§ Work to be completed
Repeat exactly the lines from the line containing "kingdom: Animalia" to the last line of the listing, including both.

>>>

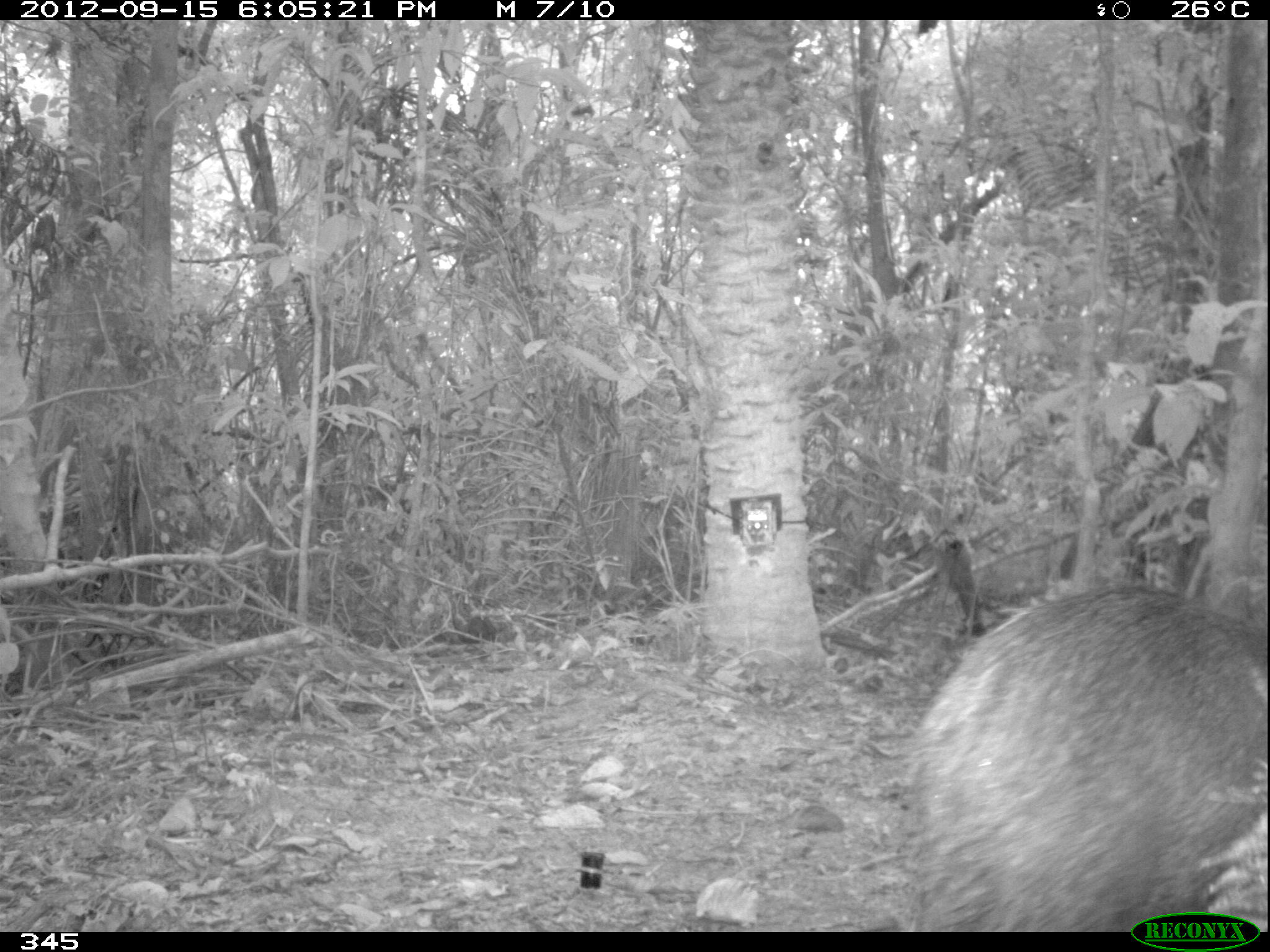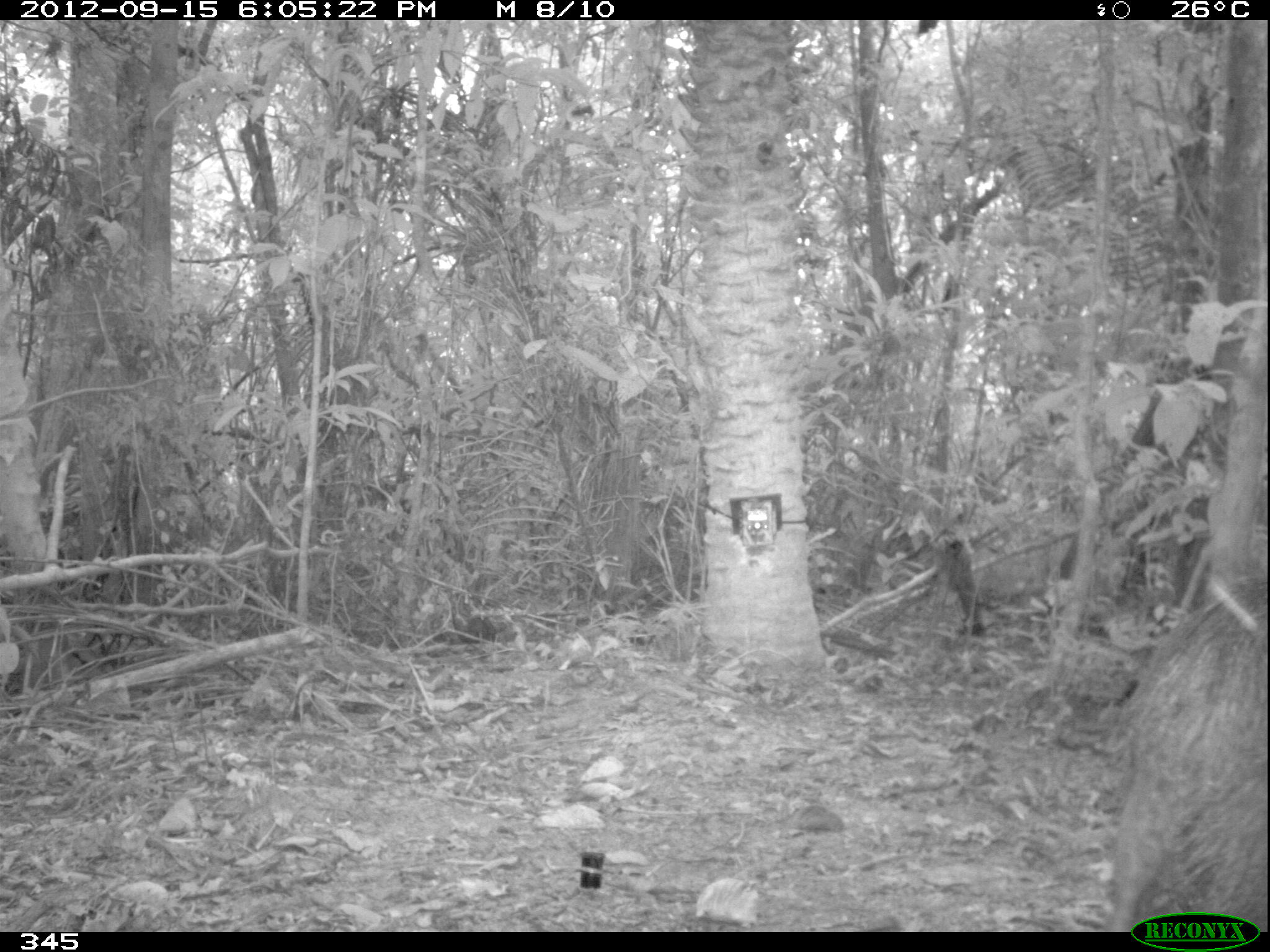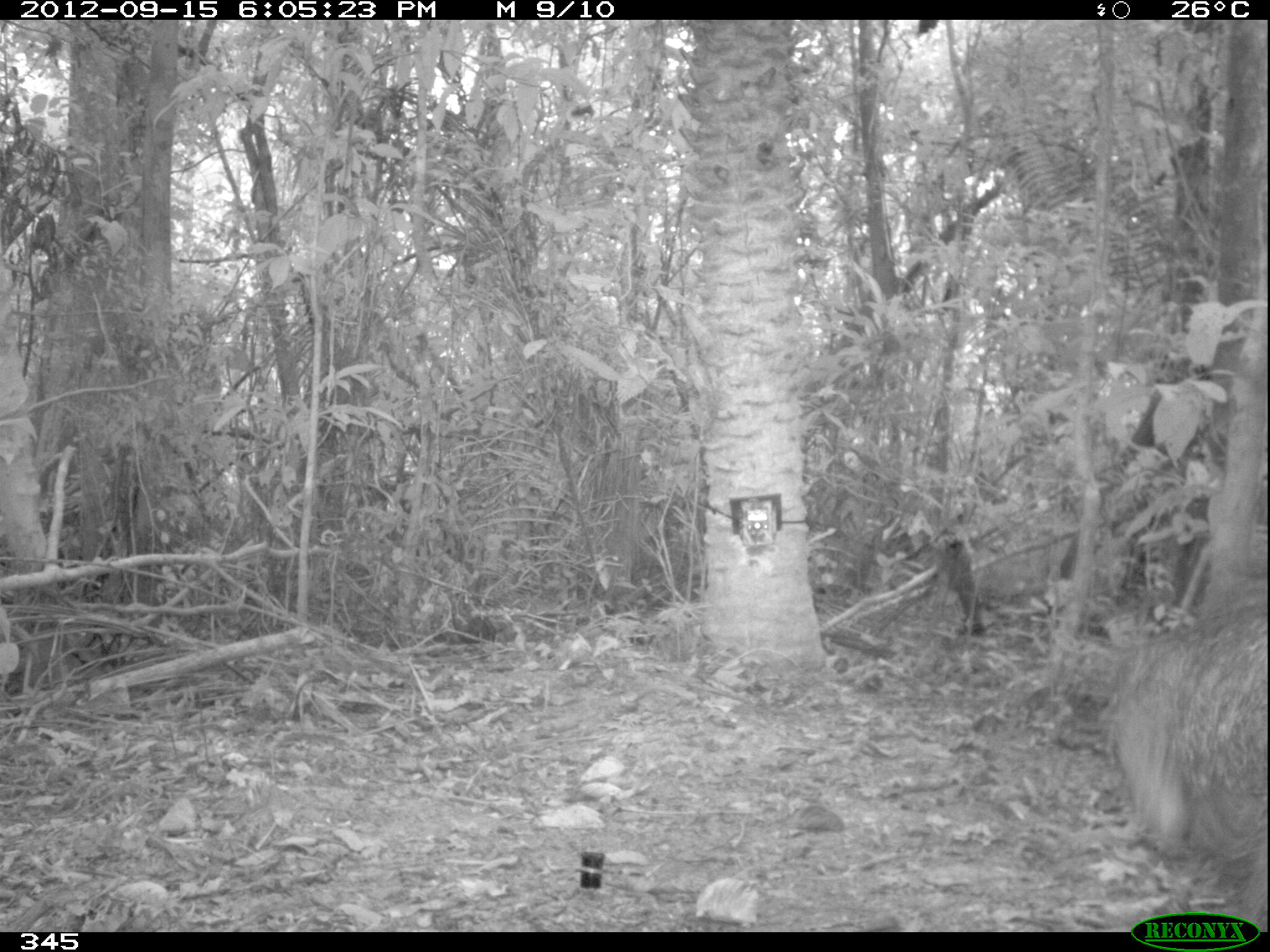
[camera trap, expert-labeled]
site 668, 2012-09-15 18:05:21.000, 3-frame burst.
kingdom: Animalia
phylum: Chordata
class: Mammalia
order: Artiodactyla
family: Tayassuidae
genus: Tayassu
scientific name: Tayassu pecari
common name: white-lipped peccary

<<<

§ Output of the exercise
kingdom: Animalia
phylum: Chordata
class: Mammalia
order: Artiodactyla
family: Tayassuidae
genus: Tayassu
scientific name: Tayassu pecari
common name: white-lipped peccary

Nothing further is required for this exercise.